Pouco menos da metade dos democratas apoiam a eliminação progressiva dos combustíveis fósseis, de acordo com o Pew Research Center. Apenas 12% dos republicanos concordam com essa mesma ideia. Talvez seja por isso que Joe Biden enfatiza tanto o lado econômico positivo de suas políticas ambientalistas.

Em julho, Biden foi à Carolina do Sul e provocou os republicanos. Eles votaram contra as políticas de combate às alterações climáticas e os projetos de infraestrutura, mas estão colhendo seus benefícios.

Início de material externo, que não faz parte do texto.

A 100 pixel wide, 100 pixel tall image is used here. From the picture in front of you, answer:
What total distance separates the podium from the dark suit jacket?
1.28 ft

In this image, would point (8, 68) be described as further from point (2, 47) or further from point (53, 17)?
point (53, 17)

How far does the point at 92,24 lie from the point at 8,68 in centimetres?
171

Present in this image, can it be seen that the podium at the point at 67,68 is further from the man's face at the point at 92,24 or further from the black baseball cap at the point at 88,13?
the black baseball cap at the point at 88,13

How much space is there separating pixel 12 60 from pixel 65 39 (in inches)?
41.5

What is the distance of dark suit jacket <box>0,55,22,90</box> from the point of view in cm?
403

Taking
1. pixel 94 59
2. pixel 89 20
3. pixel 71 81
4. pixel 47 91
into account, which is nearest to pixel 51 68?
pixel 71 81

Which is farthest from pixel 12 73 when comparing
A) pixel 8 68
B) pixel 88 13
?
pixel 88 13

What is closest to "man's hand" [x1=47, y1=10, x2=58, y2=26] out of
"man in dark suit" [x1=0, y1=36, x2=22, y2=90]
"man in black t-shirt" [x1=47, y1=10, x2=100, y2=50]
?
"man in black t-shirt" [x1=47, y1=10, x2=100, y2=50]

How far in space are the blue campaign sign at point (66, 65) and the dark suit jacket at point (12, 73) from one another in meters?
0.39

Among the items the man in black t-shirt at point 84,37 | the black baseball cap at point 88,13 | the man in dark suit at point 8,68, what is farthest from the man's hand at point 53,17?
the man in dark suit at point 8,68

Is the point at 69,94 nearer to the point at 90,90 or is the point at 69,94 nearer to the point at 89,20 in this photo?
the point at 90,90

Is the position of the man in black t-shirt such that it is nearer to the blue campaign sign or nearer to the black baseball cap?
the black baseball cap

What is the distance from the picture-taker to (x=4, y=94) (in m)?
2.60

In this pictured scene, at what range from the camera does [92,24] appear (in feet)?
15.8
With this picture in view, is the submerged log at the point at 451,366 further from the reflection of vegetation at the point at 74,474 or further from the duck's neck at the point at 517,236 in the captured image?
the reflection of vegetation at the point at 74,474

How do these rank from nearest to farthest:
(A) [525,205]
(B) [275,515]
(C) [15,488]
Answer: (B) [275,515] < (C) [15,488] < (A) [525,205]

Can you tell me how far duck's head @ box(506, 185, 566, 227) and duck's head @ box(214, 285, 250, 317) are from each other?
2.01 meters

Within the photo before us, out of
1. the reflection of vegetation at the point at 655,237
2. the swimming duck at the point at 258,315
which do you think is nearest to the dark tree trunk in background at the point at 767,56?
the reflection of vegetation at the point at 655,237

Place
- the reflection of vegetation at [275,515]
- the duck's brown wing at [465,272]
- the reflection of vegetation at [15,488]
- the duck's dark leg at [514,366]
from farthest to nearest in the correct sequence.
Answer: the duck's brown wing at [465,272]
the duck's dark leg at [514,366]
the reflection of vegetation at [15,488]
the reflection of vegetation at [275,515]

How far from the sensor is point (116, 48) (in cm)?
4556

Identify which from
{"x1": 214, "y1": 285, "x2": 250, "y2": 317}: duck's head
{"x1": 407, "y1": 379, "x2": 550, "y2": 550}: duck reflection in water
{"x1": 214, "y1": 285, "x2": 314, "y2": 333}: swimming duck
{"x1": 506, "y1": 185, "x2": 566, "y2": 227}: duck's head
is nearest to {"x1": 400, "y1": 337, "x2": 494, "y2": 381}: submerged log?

O presidente visitou a Flex, fábrica de carregadores rápidos para carros elétricos que está instalada em um distrito representado pelo republicano Joe Wilson, que havia declarado que a Lei de Redução da Inflação fora "aprovada em detrimento das famílias americanas". Biden disse sobre a lei: "Não recebemos muita ajuda do 'outro time', mas isso não nos impediu de fazer o que fizemos".

O governador Roy Cooper, da Carolina do Norte, um democrata, declarou em uma entrevista que os republicanos estavam tentando bloquear ou reverter os esforços feitos até aqui para promover a eficiência energética, a produção de caminhões e ônibus elétricos e o desenvolvimento da energia eólica no mar. "Mas, apesar deles, a economia prevalecerá. Mesmo que alguns neguem a ciência e as alterações climáticas, não podem negar que empregos bem remunerados surgirão."

Não é uma 'Missão Impossível'

No Wyoming, onde o carvão, o petróleo, o gás natural e as picapes turbinadas são sobejamente apreciados, Patrick Lawson, de 42 anos, trava uma batalha solitária. Membro da tribo indígena Arapaho do Norte, ele tenta fazer com que as empresas locais instalem estações de recarga para veículos elétricos. Possui um Tesla Modelo Y e um Ford F-150 Lightning. À noite, trabalha como motorista de Uber, menos para ganhar dinheiro e mais para despertar interesse pelos veículos elétricos. Uma vez por ano, Lawson participa do Rocky Mountain Rebels Car Show, em Riverton, no Wyoming, que fica ao lado de sua reserva. "Quero mudar a percepção de que os carros elétricos não são tão bons quanto os carros grandes e barulhentos", disse ele.

É uma tarefa difícil. Na parada da noite de sexta-feira que abre o show, a mãe de Lawson, Susan Lawson, dirigiu um Tesla Modelo X vermelho. As inconfundíveis portas em forma de asas estavam abertas. Enquanto ela esperava o início do desfile, no estacionamento de uma madeireira, uma mulher de meia-idade, que se identificou apenas como Cheryl, "uma patriota e dona de um pequeno negócio", se aproximou. "Uau, é um Tesla. Que carro lindo!", exclamou. Mas, em seguida, mudou o tom: "Não acredito em carros elétricos, porque o governo poderia desligá-los. O governo controla nossa eletricidade".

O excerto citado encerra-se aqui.